Page excerpt:

Created in 1515 the artist never actually saw the animal but it was brought to Portugal by the then king, Manuel I, but died during transportation to Italy where it was meant as a gift for the Pope in 1516. It was the first time a rhinoceros had been seen on the continent for more than 60 years.
Thought of by many as a true representation, Durer's woodcut was copied across Europe for around three centuries following its publication.
It wasn't until the mid 1740s and the touring of a rhinoceros by the name of Clara that meant people actually knew what the animal looked like and were thus able to create paintings or drawings that were realistic of its actual features.
How the Rhino found its way to Portugal:
In 1514 the governor of Portuguese India, Afonso de Albuquerque, sent men to Diu island off the north-west coast of the country as he sought permission to construct a fort there. No agreement was made but gifts were exchanged and one was an Indian rhinoceros which found its way back to Portugal and was kept in a menagerie (primitive form of a zoo) as was in keeping with the time.

Given information:

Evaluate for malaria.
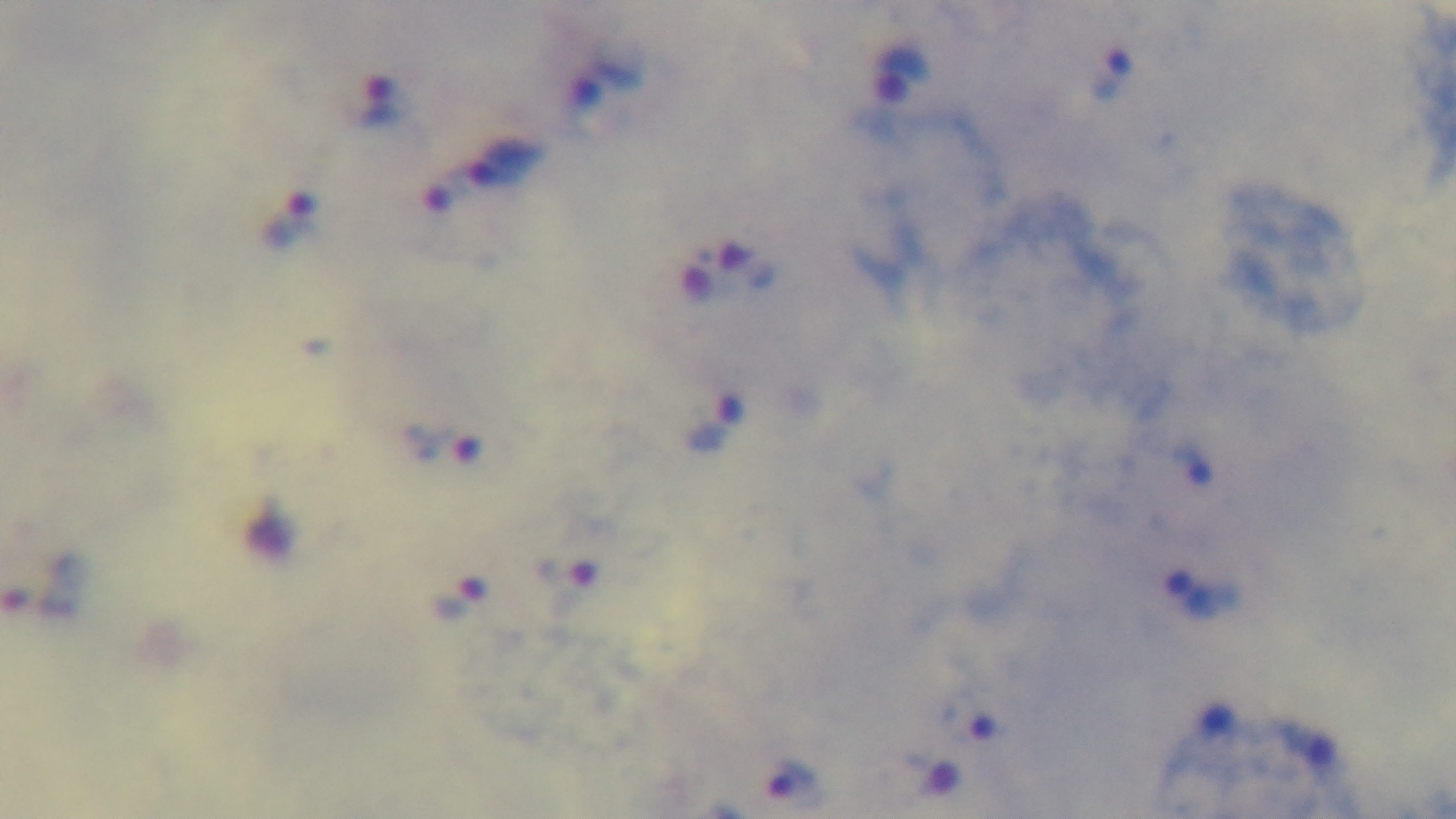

Objective: Resume the passage on Dürer's rhinoceros woodcut from the point where it stops. The material plays no part in what comes next.

Exercise result:
It took 120 days for the boat to reach Portugal and ever since it was seen in Roman times it had generated an image of being a mythical beast and was a form of classical antiquity in the context of the art period it graced.
There were few drawings of the animal and King Manuel I used it in a fight for his amusement and it killed a young elephant in battle.
Following this the rhino was sent as a gift to Pope Leo X as Manuel looked to increase his standings with the church and this would follow the present of a white elephant from the previous year. Unfortunately a freak storm saw the ship wrecked and so the carcass was recovered and stuffed in Lisbon.
Albrecht Durer had a well-known and documented love for nature and animals, as shown in his paintings of Young Hare and Great Piece.
After the rhino featured in this work was examined by curious intellectuals and scholars many descriptions and letters made their way around Europe to inform fellow scholars. It was a Moravian merchant by the name of Valentim Fernandes who sent an account to his friend in Nuremberg that inspired the creation of this work.
Alongside Fernandes' portrayal was a second letter from an unknown source which included a brief sketch of the rhinoceros and this is what Durer used to create drawings in ink and pen before designing the woodcut as a mirrored reflection of these sketches.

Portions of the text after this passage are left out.